Pope Baseball: Team Mom

Sunday, November 25
Good Sportmanship is Taught by the Parents
Grace Under Fire: Being A Good Loser

Baseball Boy The youth baseball team my sons had been playing on all spring had reached the championship game. There were two out in the bottom of the last inning. Our team was down by a run, but the bases were loaded. One of my sons, Taylor, was at the plate. It was a pressure-packed situation, but Taylor had been a clutch hitter all season long and was the team's leader in runs batted in. A walk would tie the game. A hit to the outfield might win it.

Ball one. Ball two. Ball three! One ball away from a base on balls that would win the game. Taylor swung and missed at the next two pitches. Full count.

The pitch was delivered. Seeing that it was low and out of the strike zone, Taylor stood motionless in the batter's box. The ball bounced a foot in front of home plate and skidded into the catcher's glove. Ball four! Tie game! Or so I thought.

But wait.
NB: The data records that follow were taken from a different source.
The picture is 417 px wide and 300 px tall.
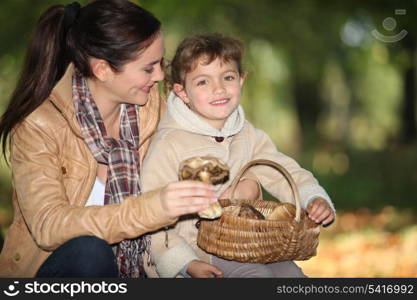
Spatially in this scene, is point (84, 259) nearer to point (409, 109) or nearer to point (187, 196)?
point (187, 196)

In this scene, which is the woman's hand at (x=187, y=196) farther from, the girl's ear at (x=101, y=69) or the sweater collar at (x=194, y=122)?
the girl's ear at (x=101, y=69)

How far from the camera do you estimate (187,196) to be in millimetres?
2422

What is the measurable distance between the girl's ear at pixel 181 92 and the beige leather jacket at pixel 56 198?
1.79ft

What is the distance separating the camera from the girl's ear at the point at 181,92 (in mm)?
3215

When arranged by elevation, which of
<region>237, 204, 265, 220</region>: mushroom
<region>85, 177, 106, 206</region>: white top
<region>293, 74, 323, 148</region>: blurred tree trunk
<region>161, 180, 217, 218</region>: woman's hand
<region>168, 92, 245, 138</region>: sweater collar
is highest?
<region>293, 74, 323, 148</region>: blurred tree trunk

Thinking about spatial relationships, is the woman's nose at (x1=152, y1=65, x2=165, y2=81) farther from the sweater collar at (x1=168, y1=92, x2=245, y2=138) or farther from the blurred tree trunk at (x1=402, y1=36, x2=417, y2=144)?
the blurred tree trunk at (x1=402, y1=36, x2=417, y2=144)

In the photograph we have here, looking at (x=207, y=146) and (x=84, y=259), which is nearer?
(x=84, y=259)

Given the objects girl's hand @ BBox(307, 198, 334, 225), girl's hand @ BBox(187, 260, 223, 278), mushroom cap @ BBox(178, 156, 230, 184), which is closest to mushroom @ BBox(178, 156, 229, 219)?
mushroom cap @ BBox(178, 156, 230, 184)

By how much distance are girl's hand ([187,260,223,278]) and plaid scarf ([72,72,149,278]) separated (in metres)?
0.31

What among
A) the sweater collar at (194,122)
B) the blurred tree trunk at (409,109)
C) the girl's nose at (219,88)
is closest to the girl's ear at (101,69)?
Result: the sweater collar at (194,122)

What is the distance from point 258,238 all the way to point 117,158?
31.8 inches

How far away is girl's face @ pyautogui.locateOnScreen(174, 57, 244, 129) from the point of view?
3098 millimetres

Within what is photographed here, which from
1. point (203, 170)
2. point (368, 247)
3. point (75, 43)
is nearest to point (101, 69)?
point (75, 43)

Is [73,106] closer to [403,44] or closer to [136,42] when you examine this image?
[136,42]
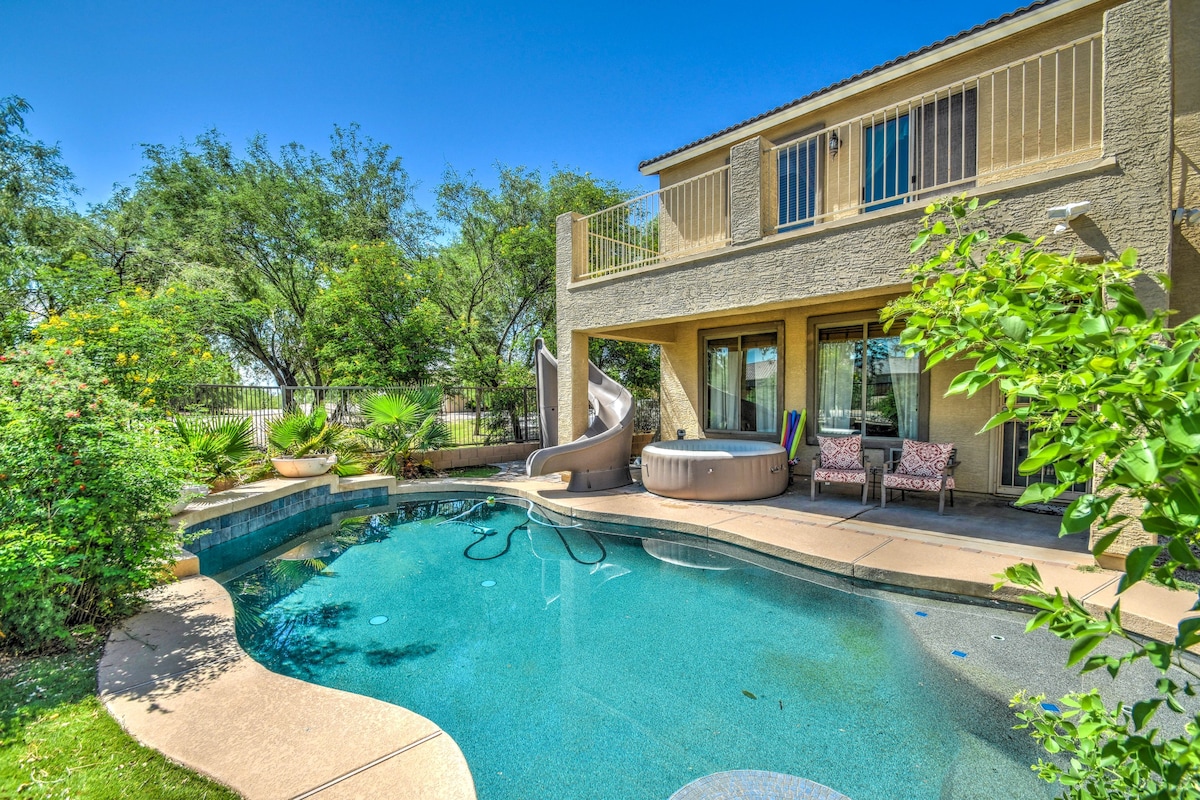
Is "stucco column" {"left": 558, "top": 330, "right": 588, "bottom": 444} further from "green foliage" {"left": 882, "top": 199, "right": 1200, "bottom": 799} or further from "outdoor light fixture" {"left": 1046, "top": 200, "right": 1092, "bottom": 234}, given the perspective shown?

The umpire's right harm came up. "Strike three!" he yelled. Game over! The Yankees were Triple A champs. They ran on to the field for the traditional pig pile celebration.

Some of the parents from our team began yelling at the umpire. "Who paid you off, ump?" one screamed. "You lousy piece of **##!" shouted another.
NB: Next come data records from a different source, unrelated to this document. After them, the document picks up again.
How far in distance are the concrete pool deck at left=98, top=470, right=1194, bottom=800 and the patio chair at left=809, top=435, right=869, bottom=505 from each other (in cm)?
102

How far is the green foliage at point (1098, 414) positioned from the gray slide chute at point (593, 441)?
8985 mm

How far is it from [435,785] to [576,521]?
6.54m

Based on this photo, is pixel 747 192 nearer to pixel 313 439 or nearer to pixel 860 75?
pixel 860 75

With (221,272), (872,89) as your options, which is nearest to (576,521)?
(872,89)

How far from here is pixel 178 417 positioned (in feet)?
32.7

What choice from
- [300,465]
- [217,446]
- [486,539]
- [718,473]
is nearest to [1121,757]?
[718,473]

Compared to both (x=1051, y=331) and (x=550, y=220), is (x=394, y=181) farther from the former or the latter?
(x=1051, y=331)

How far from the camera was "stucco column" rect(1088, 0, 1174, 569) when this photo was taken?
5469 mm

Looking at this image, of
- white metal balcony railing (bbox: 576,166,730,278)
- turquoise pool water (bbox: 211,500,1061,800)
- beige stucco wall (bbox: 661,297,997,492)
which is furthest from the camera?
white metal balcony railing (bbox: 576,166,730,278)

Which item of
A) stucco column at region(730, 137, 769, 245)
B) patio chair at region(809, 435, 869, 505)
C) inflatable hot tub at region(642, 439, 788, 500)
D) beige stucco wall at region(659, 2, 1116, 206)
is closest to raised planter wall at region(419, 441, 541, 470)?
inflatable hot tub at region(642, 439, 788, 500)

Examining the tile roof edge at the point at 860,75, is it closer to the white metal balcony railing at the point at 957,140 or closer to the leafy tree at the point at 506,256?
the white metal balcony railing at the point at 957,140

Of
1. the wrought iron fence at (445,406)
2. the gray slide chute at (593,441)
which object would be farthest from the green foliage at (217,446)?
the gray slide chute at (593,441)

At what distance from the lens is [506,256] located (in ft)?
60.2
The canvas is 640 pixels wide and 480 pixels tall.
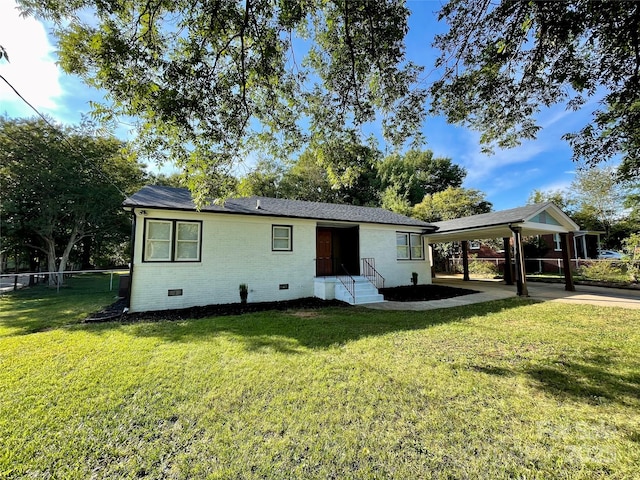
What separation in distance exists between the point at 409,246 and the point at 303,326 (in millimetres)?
8699

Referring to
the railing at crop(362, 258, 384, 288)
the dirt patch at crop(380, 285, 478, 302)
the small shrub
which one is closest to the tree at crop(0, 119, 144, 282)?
the railing at crop(362, 258, 384, 288)

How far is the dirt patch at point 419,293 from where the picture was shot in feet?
33.4

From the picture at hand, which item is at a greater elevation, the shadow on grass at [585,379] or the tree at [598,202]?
the tree at [598,202]

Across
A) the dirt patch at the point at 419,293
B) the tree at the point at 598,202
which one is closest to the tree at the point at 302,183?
the dirt patch at the point at 419,293

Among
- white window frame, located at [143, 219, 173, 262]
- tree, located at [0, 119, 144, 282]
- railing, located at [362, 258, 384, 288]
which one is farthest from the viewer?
tree, located at [0, 119, 144, 282]

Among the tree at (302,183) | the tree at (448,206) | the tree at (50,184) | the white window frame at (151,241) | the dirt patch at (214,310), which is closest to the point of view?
the dirt patch at (214,310)

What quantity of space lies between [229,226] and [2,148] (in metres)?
16.2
Taylor strode from home plate, head held high. Instead of tears or anger, he was smiling from ear to ear. "At least we made it to the finals! Nobody expected we would! We came in second in the entire league," he beamed.

It was one of my proudest moments as a sport parent. Taylor knew that the umpire had made a bad call. A terrible and unexplainable mistake. Yet Taylor rose above it and found the good in the most important game of the year.

Parents need to be models of good sportsmanship. We have all seen umpires make bad calls. How you handle your emotions when it happens will teach your child how to handle similar situations. Our proudest moments should come when our children handle tough calls with grace and dignity, not with cheap insults directed at volunteer referees, or "trash talk" aimed at opposing players. When they do the right thing, like Taylor did in walking to the bench instead of arguing with the umpire, we need to tell them how proud we are of the way they displayed "grace under fire."